• **Aim**
Please print every line from the one containing "How far does" through the last line of the records below, exactly as written and nothing more.

• **Raw records**

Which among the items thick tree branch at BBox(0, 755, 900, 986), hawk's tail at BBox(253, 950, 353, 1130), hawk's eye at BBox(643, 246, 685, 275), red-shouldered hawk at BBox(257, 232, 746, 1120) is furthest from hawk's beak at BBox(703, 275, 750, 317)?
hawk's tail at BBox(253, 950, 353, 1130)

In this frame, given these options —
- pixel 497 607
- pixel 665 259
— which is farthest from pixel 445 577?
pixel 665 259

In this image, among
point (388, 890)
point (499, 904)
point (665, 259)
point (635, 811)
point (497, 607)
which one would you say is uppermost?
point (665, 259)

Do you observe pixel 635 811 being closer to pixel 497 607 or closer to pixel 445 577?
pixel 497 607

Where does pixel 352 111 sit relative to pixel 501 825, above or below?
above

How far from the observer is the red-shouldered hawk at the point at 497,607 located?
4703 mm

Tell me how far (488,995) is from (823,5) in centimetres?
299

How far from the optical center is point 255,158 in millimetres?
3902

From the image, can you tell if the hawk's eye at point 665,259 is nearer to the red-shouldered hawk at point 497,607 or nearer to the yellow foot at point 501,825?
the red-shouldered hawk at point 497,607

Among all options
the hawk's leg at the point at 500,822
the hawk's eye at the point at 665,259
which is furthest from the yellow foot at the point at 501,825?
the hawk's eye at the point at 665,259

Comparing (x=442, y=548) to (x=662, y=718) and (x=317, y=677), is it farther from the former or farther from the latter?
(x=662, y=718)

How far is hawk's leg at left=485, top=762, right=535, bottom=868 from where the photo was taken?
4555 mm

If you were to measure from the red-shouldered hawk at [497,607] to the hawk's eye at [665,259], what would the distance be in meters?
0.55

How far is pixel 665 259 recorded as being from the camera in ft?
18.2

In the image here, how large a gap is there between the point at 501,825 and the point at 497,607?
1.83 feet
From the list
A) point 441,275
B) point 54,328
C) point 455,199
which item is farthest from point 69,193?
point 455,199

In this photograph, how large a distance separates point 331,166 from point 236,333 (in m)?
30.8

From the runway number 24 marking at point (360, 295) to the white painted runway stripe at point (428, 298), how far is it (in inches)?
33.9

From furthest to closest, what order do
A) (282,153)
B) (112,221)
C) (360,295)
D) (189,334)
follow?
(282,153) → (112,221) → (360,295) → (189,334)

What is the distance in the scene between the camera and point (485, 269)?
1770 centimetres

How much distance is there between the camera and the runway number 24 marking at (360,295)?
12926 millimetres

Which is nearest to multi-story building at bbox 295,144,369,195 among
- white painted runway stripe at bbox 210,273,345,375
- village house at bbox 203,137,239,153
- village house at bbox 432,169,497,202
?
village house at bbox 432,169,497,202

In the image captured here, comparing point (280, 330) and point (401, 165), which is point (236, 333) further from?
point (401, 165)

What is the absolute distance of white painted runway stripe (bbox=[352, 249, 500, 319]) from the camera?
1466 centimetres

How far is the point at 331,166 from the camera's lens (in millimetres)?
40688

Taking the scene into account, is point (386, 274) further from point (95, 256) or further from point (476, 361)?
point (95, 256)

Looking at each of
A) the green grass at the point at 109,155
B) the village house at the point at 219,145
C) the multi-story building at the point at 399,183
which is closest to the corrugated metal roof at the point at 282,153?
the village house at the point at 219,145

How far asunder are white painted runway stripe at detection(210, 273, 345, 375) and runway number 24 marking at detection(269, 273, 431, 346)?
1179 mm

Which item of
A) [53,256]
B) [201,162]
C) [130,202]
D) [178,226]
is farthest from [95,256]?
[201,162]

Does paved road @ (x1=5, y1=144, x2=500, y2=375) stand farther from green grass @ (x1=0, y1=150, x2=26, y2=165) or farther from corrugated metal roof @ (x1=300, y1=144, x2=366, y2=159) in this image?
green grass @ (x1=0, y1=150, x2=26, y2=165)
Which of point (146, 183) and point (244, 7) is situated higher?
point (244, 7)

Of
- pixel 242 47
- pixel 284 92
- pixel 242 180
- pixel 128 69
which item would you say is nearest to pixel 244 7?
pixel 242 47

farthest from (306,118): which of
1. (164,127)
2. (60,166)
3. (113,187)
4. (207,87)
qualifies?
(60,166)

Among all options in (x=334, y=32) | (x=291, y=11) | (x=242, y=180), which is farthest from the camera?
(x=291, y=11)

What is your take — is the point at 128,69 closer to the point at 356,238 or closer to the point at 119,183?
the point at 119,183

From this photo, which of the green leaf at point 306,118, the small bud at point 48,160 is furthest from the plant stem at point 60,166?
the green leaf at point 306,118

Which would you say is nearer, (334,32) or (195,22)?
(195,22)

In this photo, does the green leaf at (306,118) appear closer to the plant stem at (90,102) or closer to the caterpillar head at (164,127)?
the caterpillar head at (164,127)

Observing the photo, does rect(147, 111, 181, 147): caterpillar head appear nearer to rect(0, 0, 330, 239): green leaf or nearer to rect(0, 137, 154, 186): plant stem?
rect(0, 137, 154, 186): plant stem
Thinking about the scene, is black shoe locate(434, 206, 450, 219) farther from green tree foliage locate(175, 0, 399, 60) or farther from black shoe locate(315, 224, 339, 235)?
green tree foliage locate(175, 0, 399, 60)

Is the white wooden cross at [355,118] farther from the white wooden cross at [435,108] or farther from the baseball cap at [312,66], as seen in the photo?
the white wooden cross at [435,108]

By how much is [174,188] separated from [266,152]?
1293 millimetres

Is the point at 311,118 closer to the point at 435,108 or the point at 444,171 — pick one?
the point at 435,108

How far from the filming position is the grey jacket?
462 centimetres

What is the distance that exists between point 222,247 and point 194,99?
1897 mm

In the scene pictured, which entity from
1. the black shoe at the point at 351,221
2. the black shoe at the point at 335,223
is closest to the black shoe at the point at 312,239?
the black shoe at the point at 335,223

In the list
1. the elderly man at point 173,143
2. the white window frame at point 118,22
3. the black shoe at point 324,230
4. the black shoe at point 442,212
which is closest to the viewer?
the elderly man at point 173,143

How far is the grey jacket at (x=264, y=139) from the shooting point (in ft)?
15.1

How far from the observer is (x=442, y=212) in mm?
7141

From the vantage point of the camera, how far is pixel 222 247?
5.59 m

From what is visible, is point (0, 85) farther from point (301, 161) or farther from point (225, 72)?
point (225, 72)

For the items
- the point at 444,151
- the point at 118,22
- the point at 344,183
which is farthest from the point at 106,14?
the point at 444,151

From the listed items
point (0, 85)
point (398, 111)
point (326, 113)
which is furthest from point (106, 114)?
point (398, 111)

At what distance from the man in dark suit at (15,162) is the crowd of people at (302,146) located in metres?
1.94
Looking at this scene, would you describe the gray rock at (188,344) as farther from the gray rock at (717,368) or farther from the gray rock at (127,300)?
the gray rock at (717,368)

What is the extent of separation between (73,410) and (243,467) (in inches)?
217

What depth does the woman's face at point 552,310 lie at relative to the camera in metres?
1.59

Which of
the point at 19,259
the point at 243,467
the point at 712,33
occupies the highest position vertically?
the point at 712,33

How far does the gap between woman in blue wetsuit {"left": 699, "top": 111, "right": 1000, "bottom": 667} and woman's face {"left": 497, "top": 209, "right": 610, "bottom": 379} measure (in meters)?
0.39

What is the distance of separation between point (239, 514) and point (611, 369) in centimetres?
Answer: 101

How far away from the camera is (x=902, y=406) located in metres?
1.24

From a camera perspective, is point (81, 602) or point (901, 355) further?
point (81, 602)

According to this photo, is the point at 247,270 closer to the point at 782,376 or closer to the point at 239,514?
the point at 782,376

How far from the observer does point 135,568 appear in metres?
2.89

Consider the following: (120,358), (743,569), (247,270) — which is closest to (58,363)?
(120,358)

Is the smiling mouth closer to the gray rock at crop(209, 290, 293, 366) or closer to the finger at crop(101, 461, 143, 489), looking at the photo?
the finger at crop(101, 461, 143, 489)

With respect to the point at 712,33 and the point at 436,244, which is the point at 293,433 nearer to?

• **Task output**
How far does the gap between woman in blue wetsuit {"left": 699, "top": 111, "right": 1000, "bottom": 667} and woman's face {"left": 497, "top": 209, "right": 610, "bottom": 379} measure (in meters)?
0.39

What is the distance of separation between point (239, 514) and point (611, 369) in centimetres?
Answer: 101

How far away from the camera is (x=902, y=406) located in metres?
1.24

From a camera perspective, is point (81, 602) or point (901, 355) further?
point (81, 602)

According to this photo, is the point at 247,270 closer to the point at 782,376 or closer to the point at 239,514?
the point at 782,376

How far from the observer does point 135,568 appear in metres?
2.89

Consider the following: (120,358), (743,569), (247,270) — which is closest to (58,363)?
(120,358)

Is the smiling mouth closer to the gray rock at crop(209, 290, 293, 366) or closer to the finger at crop(101, 461, 143, 489), looking at the photo?
the finger at crop(101, 461, 143, 489)

With respect to the point at 712,33 and the point at 436,244, which is the point at 293,433 nearer to?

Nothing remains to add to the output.